By mid-September, he was ready to start building up to compete again. And less than a month later, he was off to La Romana, where he threw the third-most innings of any Dominican Winter League pitcher and lead all qualifiers in ERA and WHIP. His final winter league start was Jan. 16. The next day, he flew home to Florida and reported early to Blue Jays camp in Dunedin. Espino could’ve stolen a week or two off in there if he wanted to. He didn’t.

“I love being here. I love playing baseball. I love pitching. I love the challenge. I love being part of the team. I love all of this,” he says. “And I love learning. I’m constantly learning from all these young guys, all these new tools that are coming into the game. Every day, I feel like I learn something new.”

Espino says he doesn’t feel his age and that he reckons his arm has a couple more seasons left in it. It’s not like he relies on velocity. And the curveball is still a hammer. He has struck out a third of the batters he has faced this spring, working to a 3.75 ERA across 12 innings while walking only a pair. Something he’s doing still works. Whether he keeps getting opportunities to test that is another story.
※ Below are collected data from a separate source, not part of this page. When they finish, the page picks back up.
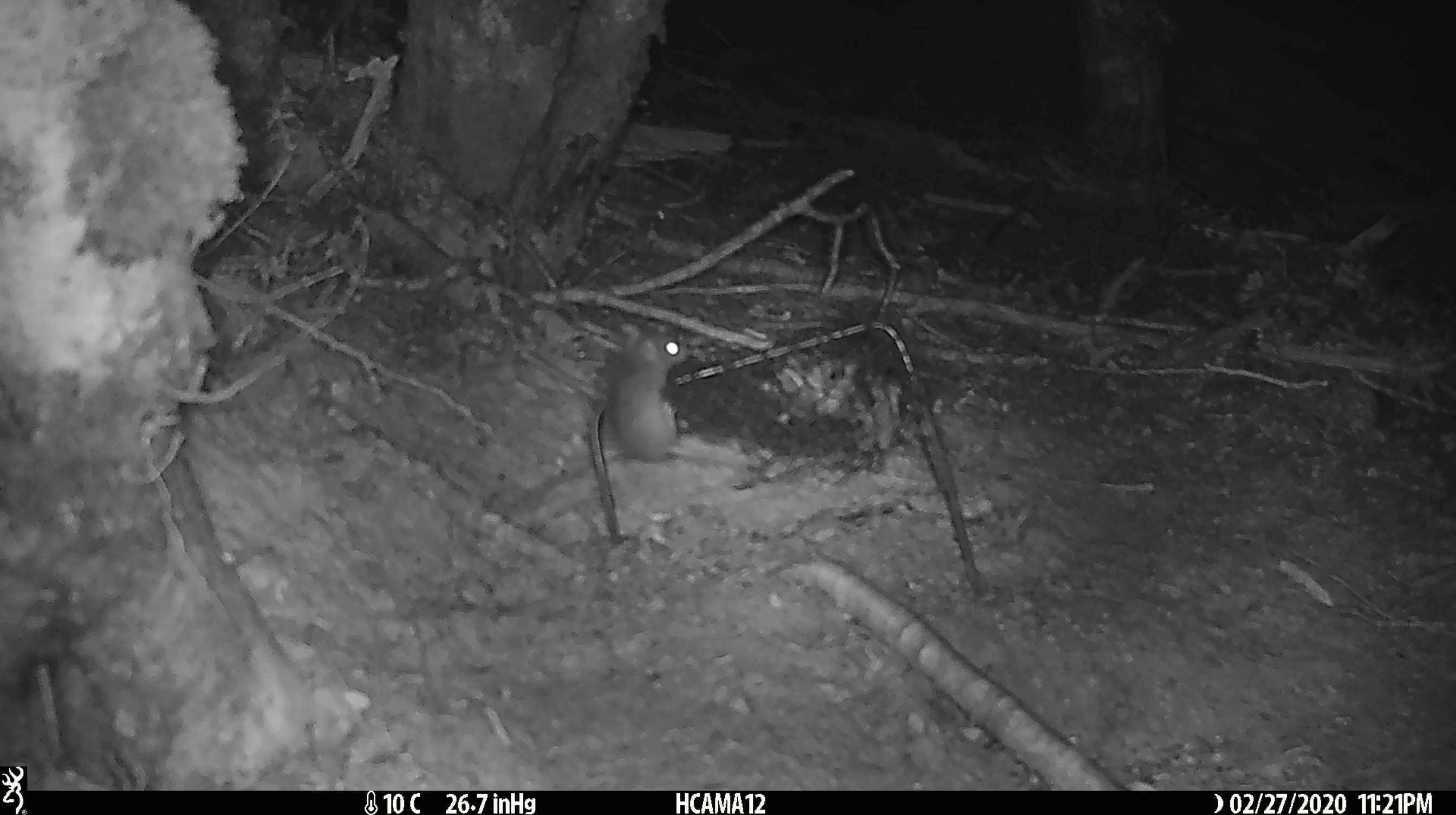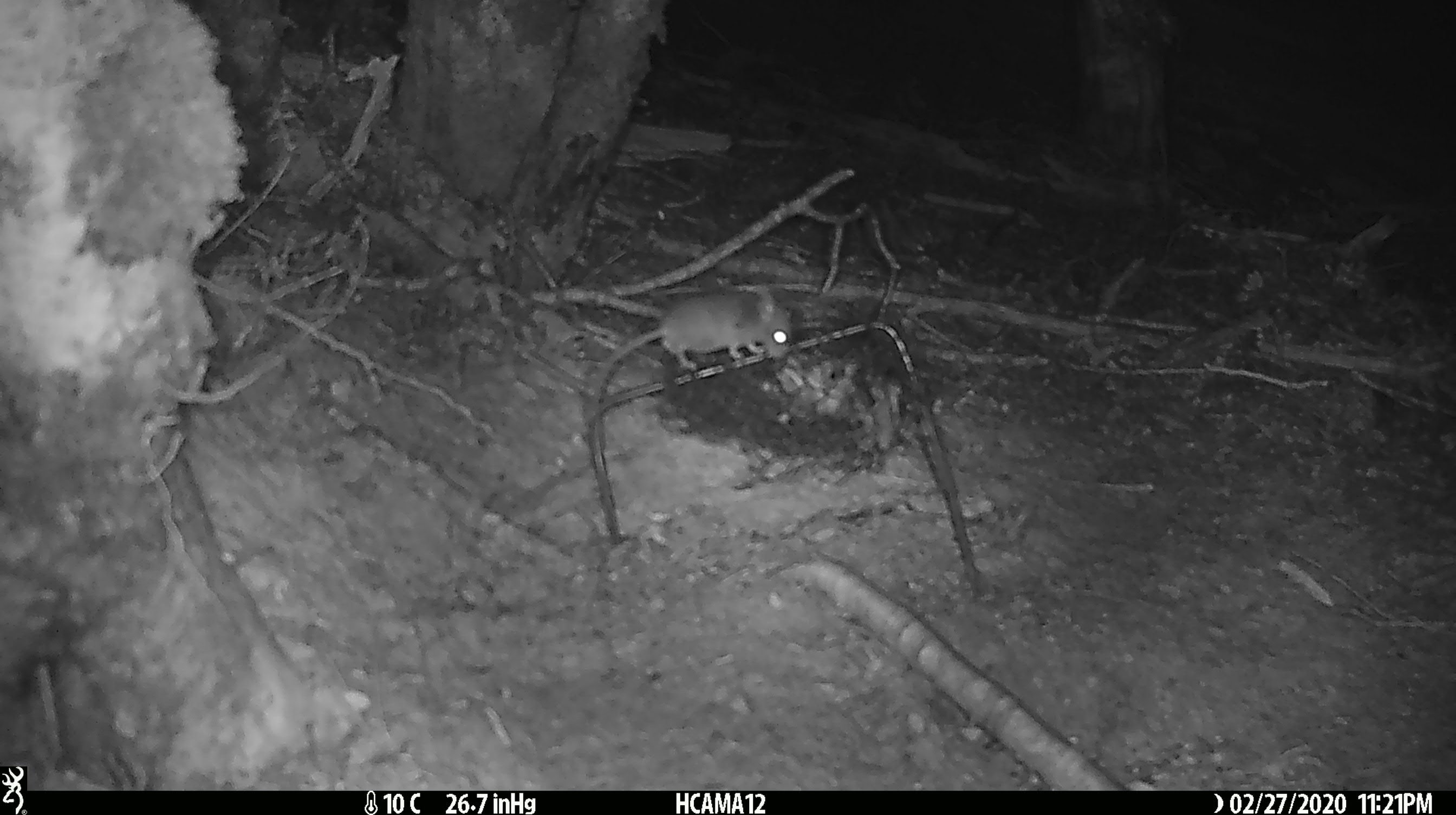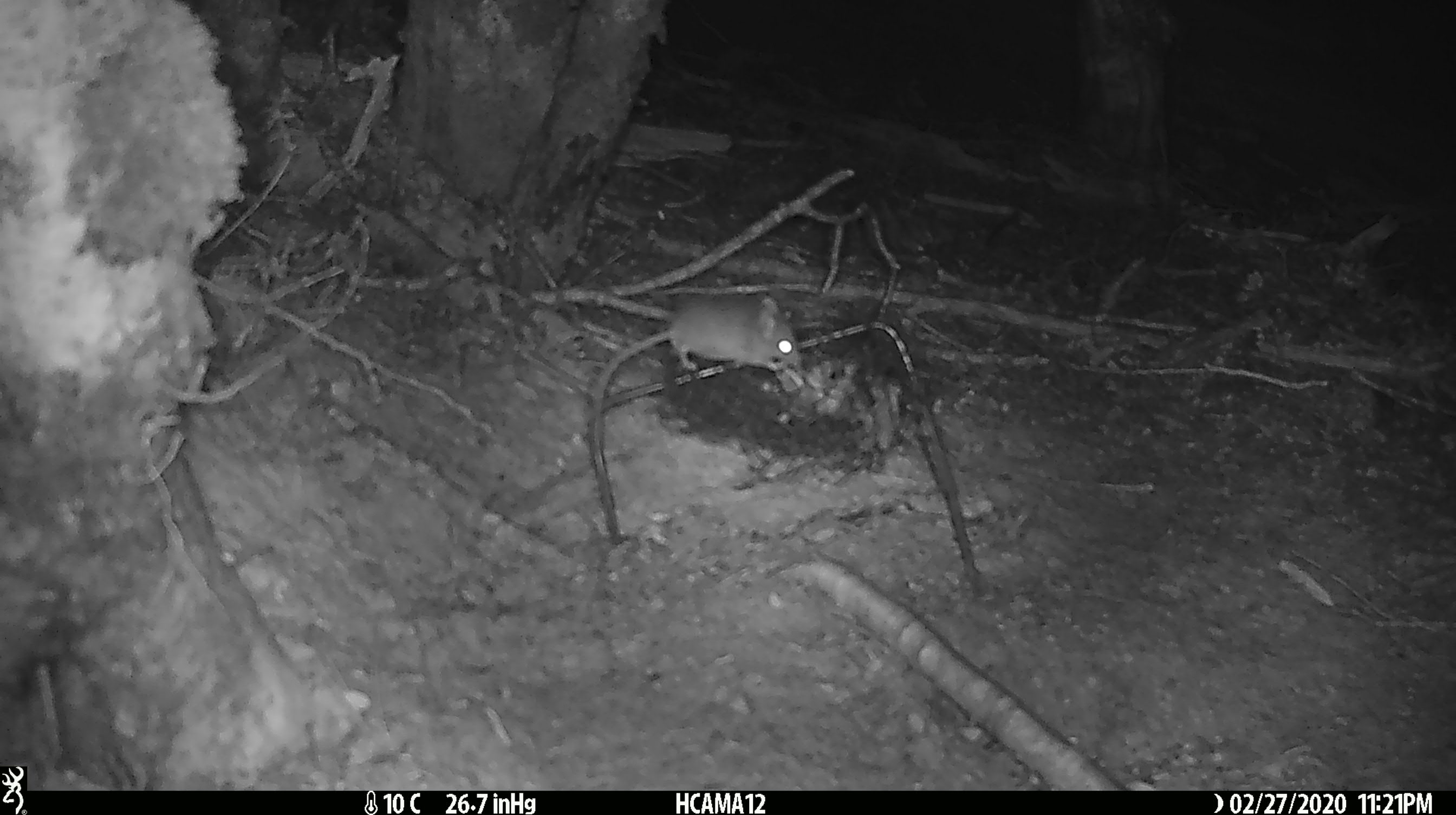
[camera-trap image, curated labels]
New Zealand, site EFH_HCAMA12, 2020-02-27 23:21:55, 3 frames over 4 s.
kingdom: Animalia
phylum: Chordata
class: Mammalia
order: Rodentia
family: Muridae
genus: Mus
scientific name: Mus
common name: mouse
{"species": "mouse (Mus)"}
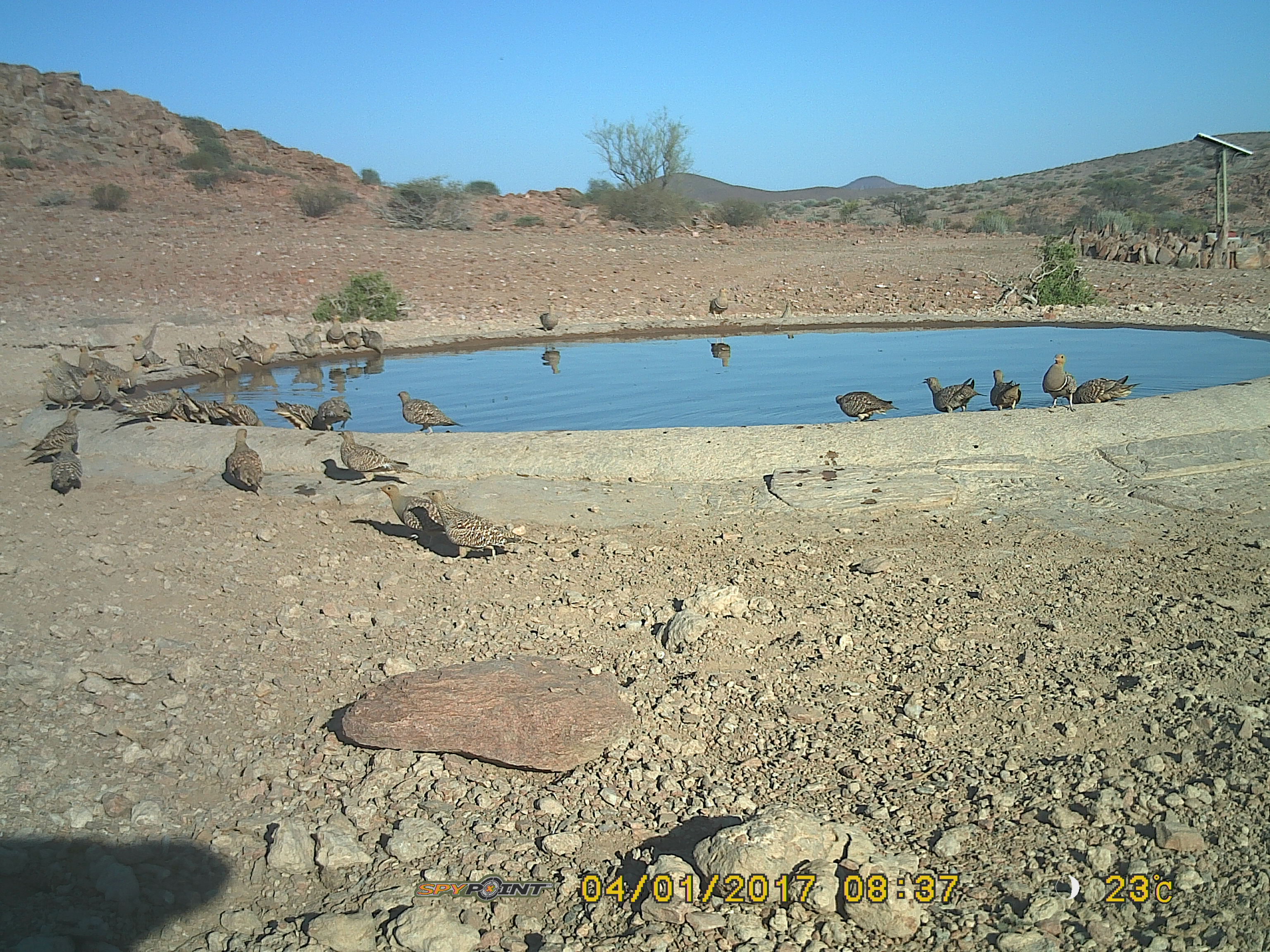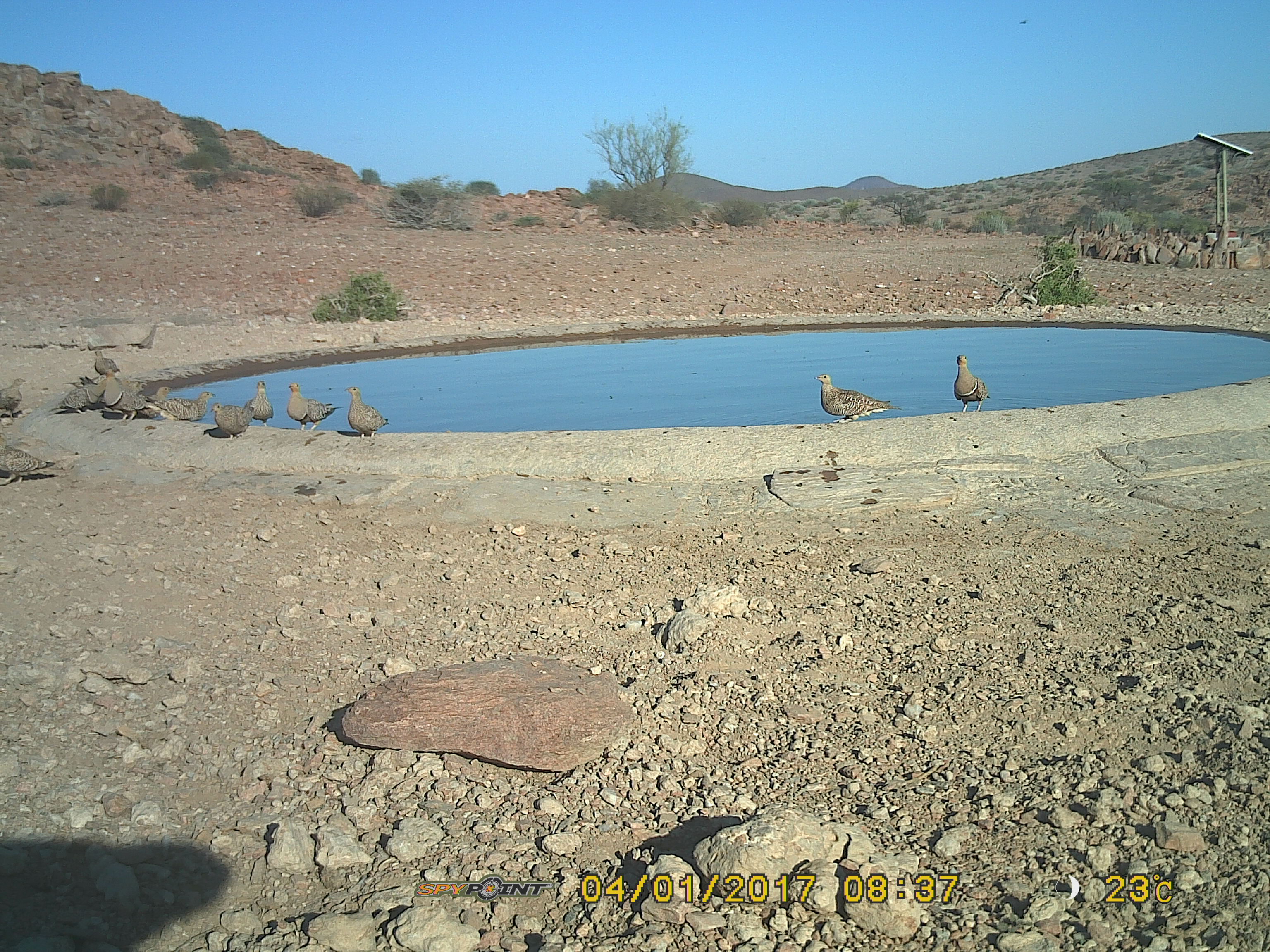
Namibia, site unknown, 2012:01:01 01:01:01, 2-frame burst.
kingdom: Animalia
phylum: Chordata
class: Aves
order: Pterocliformes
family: Pteroclidae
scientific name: Pteroclidae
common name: sandgrouse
But he has one now, which is one more than many thought he’d get after a roughshod 2023, and perhaps one more than they’d have thought when he was toiling in the minors through his late-20s. But that’s the Paolo Espino story. He hasn’t been handed anything over 17 years as a professional, yet he has outlasted just about everyone in his draft class aside from the Hall of Famers. He can’t tell you there’s a secret to it. He just keeps turning up each spring and taking the ball.

I’ve been through a lot. My wife and my kids, too,” Espino says. “And my family just supports me in everything that I do. I love them. They’re always there for me. We’ve been through a lot of stuff; we’ve been in and out of a lot of crazy moments. So, it’s just nice to still be here, at my age, competing for a job. Competing for an opportunity to stay in the big leagues.”